ACTIVITY ->
Tell how many lines in the data below contain "pallass", using one number as the whole reply.

(Dataset entries)
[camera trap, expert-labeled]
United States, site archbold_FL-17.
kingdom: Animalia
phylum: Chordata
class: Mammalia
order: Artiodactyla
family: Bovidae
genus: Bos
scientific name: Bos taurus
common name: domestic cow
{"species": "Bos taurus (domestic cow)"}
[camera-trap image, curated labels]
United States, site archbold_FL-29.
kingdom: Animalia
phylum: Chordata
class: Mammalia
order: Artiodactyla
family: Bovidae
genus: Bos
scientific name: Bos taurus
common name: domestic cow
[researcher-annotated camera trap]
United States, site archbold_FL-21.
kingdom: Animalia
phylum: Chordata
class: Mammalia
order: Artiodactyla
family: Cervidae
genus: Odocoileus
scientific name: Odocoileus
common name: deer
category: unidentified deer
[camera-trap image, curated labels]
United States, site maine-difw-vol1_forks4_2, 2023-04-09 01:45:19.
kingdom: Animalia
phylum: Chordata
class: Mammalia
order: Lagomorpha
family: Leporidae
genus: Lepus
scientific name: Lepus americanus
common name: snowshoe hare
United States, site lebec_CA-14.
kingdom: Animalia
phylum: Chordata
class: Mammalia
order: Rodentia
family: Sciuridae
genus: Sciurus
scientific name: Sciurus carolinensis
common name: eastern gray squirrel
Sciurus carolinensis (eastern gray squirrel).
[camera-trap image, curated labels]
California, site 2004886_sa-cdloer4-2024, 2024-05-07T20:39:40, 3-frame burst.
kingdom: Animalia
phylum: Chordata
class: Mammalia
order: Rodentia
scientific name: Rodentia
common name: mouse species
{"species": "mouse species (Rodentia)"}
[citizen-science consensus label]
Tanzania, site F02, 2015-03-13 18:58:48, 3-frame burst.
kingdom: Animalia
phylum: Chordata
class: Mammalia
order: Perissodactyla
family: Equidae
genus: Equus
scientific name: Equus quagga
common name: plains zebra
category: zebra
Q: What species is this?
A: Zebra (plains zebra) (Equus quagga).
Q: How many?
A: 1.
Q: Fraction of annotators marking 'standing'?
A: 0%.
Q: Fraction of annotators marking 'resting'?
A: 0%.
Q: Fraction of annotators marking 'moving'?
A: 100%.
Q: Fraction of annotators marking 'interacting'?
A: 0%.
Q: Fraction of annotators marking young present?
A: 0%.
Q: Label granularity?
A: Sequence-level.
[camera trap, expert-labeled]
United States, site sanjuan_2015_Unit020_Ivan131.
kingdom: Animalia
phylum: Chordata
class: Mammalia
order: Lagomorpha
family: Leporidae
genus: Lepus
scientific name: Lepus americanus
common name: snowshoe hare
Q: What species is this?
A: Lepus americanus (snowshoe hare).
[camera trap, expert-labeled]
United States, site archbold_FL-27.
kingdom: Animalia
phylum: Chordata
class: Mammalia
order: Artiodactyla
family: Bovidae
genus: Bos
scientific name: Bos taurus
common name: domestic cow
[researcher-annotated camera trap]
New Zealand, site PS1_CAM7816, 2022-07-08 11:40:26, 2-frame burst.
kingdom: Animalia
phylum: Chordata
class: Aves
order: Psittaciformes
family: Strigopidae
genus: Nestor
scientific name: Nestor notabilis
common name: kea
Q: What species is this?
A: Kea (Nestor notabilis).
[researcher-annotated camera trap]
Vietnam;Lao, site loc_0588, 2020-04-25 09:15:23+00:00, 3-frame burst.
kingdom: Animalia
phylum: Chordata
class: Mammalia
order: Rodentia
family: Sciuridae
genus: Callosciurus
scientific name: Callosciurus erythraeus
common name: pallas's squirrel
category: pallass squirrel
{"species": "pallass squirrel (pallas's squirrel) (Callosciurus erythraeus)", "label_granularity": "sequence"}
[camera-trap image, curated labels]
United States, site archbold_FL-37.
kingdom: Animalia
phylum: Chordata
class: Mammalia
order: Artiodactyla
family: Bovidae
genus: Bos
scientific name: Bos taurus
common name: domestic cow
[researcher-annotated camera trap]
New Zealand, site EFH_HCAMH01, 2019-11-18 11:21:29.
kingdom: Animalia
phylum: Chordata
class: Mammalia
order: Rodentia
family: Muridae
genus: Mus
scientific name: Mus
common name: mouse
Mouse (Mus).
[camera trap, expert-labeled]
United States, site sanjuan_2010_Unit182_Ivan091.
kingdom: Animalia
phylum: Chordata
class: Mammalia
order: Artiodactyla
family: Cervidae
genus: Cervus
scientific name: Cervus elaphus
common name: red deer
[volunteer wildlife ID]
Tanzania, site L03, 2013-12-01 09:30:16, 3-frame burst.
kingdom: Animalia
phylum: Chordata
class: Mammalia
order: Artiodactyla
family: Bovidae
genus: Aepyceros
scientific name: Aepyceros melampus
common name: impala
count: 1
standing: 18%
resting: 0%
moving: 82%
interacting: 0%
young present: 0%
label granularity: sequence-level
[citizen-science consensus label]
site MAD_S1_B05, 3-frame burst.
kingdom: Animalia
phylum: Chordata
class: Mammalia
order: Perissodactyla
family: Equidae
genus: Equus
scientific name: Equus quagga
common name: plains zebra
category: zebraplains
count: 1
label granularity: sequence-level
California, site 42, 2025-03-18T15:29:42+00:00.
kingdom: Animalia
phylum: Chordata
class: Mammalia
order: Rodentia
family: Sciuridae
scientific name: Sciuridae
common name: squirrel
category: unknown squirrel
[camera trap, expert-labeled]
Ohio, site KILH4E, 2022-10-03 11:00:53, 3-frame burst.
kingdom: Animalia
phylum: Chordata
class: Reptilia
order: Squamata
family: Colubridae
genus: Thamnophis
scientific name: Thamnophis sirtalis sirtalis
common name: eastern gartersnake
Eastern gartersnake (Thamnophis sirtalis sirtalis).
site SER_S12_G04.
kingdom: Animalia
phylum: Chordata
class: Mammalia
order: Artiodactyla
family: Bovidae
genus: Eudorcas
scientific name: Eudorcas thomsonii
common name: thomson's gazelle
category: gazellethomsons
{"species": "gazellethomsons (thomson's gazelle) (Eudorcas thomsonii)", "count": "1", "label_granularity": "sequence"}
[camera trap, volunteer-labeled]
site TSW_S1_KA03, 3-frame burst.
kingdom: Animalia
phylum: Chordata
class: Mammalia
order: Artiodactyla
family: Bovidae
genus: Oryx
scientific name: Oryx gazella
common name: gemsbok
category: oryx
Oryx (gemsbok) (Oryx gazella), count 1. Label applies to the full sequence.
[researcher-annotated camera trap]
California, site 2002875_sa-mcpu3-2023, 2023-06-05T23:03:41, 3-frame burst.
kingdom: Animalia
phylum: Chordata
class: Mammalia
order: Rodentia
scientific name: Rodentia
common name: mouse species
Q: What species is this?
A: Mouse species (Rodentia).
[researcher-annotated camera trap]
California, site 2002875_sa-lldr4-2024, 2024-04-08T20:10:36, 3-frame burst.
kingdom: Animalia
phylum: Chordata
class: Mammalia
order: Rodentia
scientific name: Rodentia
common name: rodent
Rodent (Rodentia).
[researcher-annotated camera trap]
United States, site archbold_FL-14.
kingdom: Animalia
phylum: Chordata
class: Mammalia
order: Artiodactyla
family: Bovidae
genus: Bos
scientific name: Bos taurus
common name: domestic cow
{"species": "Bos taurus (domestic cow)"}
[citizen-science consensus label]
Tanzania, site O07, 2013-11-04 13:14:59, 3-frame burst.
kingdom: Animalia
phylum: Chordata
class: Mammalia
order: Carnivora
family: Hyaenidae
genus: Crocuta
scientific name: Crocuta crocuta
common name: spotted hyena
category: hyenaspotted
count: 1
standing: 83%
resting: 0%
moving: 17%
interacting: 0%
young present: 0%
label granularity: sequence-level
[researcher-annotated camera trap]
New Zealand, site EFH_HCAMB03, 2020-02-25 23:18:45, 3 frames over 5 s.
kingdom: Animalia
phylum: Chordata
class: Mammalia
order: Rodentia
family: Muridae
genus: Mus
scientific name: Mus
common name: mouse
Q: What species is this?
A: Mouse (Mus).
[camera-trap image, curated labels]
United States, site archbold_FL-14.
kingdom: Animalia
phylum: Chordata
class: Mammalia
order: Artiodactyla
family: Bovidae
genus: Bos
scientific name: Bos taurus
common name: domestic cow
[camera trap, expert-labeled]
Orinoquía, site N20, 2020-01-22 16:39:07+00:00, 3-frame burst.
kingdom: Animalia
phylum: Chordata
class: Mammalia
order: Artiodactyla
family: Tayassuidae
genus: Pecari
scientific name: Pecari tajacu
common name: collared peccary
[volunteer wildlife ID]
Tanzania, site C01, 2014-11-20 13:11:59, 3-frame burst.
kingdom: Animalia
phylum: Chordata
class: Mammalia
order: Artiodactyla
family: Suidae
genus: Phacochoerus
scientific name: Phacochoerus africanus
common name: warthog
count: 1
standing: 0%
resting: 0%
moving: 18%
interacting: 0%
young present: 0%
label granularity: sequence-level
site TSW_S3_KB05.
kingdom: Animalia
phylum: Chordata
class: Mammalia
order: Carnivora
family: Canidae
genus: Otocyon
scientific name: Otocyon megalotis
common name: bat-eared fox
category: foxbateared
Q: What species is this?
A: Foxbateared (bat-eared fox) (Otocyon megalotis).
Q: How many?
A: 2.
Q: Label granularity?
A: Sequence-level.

TASK RESULT ->
2